Source text:

# Forum Home Renovation The Garden Shed  steel shed plans

## echidna

looking to find a supplier of steel shed plans or someone that has plans
looking for a shed 12m x 12m x 3.6m or slightly larger
will be my garage and workshop
can anyone help

----------


## KevM

> looking to find a supplier of steel shed plans or someone that has plans
> looking for a shed 12m x 12m x 3.6m or slightly larger
> will be my garage and workshop
> can anyone help

  Are you sure it will be large enough, my timber storage shed is 12m x 9m x 3.6m and I about to put the tractor outside  :Biggrin:   as I am running out of space. 
Plenty of suppliers out there but may not be prepared to supply plans untl you buy shed. 
Kev M

----------


## Harry72

Gee only 144m2 of space you sure its enough!(thats nearly triple my shop)
I'd still look into adding a lean-too of one side too use as a wood store, also have a carport put on the front!
You wont get much change from $12K just for a zinc kit shed 12x12x3.6m($13K colourbond)...

----------


## Robert WA

If you just want plans and know the size and style of shed you are after, go to your local government planners or engineers.  Chances are that one or other will have a set of basic specifications that you can use as your start point.

----------


## fxst

echidna are you just wanting the plans or a supplier as well?
I went through the process recently and after costing it all including nuts bolts screws etc plus the council insisting on colourbond sheeting and roof I went to Fairdinkum Sheds and got the lot cheaper than I could source it and came with plans engineering specs etc. Council passed it without a murmur unlike my last shed.  :Biggrin:  here are a couple links if you need them.  http://www.fairdinkumsheds.com/fdhs_web/  http://www.sheds.com.au/ 
hope it helps
Pete

----------


## Barry_White

> looking to find a supplier of steel shed plans or someone that has plans
> looking for a shed 12m x 12m x 3.6m or slightly larger
> will be my garage and workshop
> can anyone help

  If you want the best shed on the market, not the cheapest but still competitive go here.   www.ezyframe.com.au 
I think you will find difficulty getting anyone to sell you the plans without selling you the shed.

Collection entries:
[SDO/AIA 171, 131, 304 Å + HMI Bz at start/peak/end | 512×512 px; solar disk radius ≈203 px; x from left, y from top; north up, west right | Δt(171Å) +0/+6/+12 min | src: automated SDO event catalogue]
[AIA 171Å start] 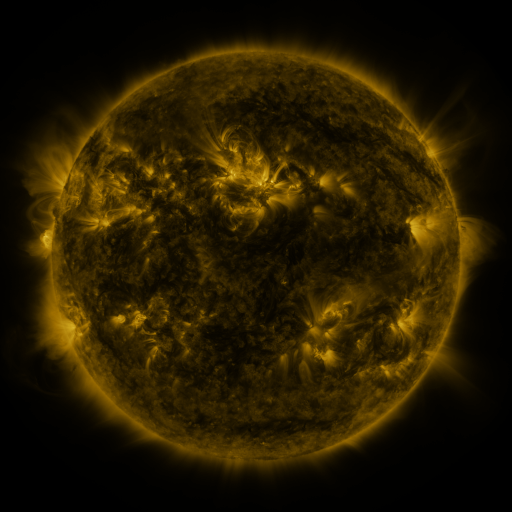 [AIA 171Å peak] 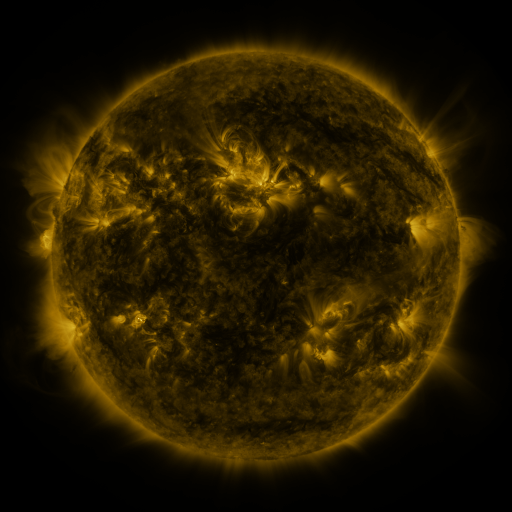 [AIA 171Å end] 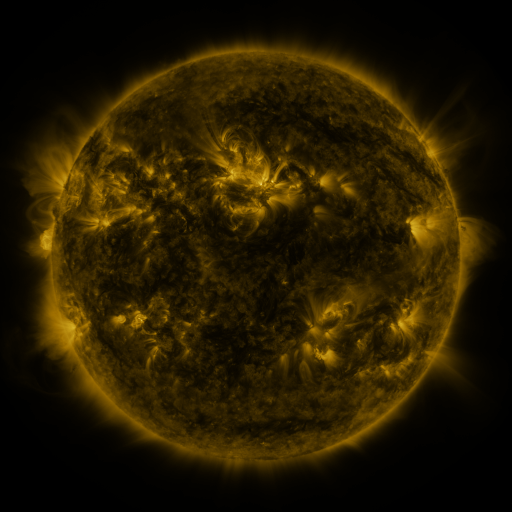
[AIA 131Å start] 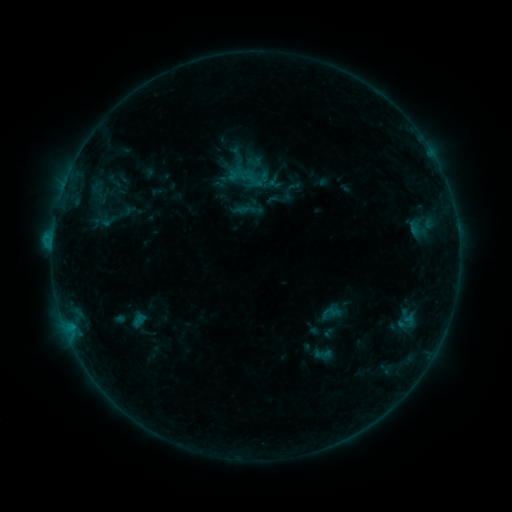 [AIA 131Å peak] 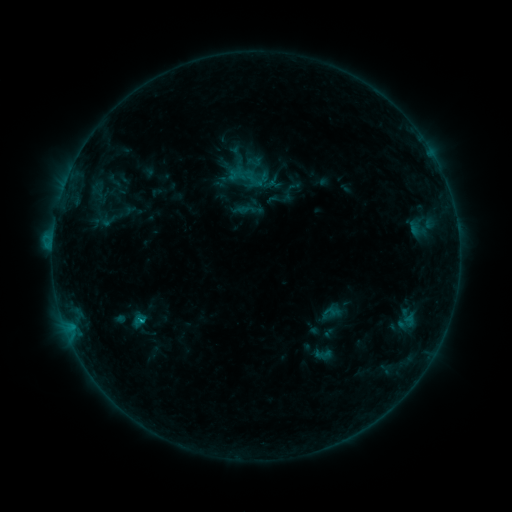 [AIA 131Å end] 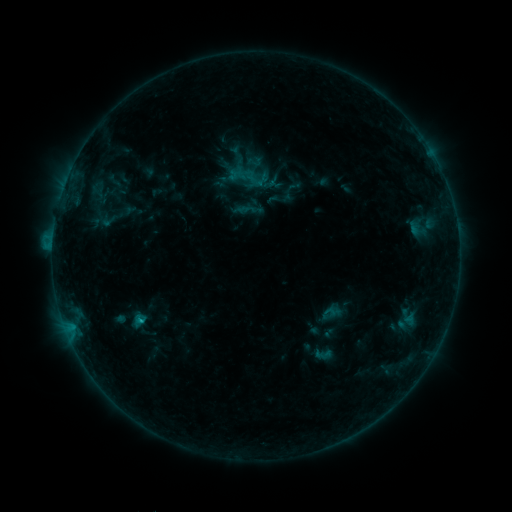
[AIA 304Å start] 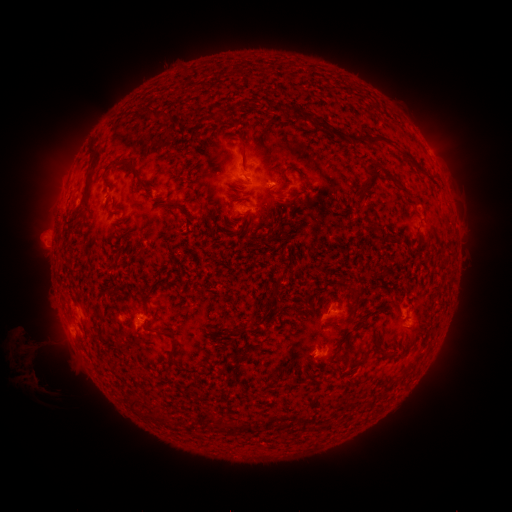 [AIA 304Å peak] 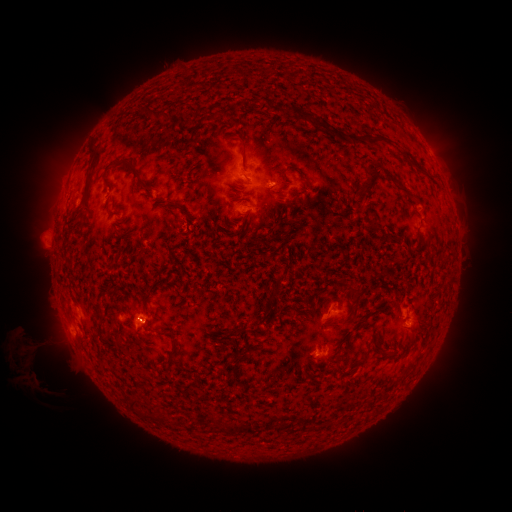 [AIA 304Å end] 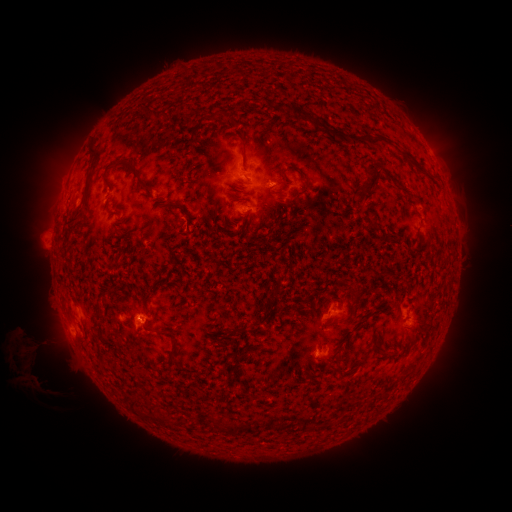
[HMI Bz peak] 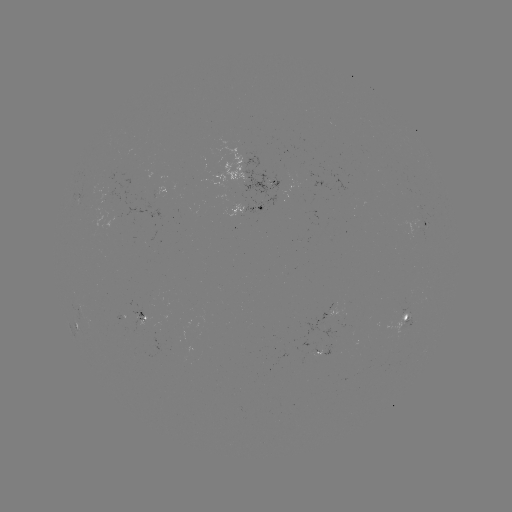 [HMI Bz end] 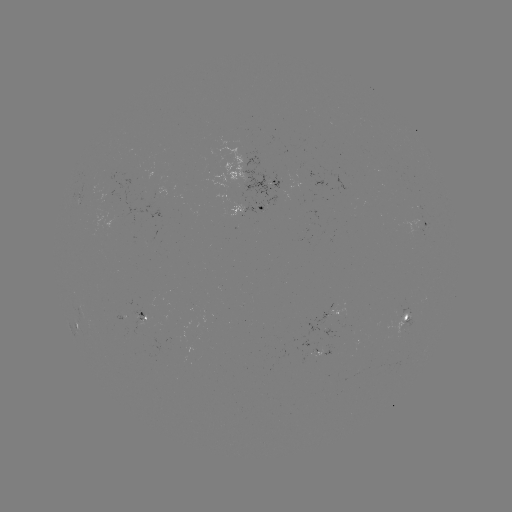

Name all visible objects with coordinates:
B7.5 flare: (142, 319)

Written problem:
Change "carport" to "awning" in the shed thread, writing out the passage from "Gee only 144m2" to "your start point.".

Answer to this problem:
Gee only 144m2 of space you sure its enough!(thats nearly triple my shop)
I'd still look into adding a lean-too of one side too use as a wood store, also have a awning put on the front!
You wont get much change from $12K just for a zinc kit shed 12x12x3.6m($13K colourbond)...

----------


## Robert WA

If you just want plans and know the size and style of shed you are after, go to your local government planners or engineers.  Chances are that one or other will have a set of basic specifications that you can use as your start point.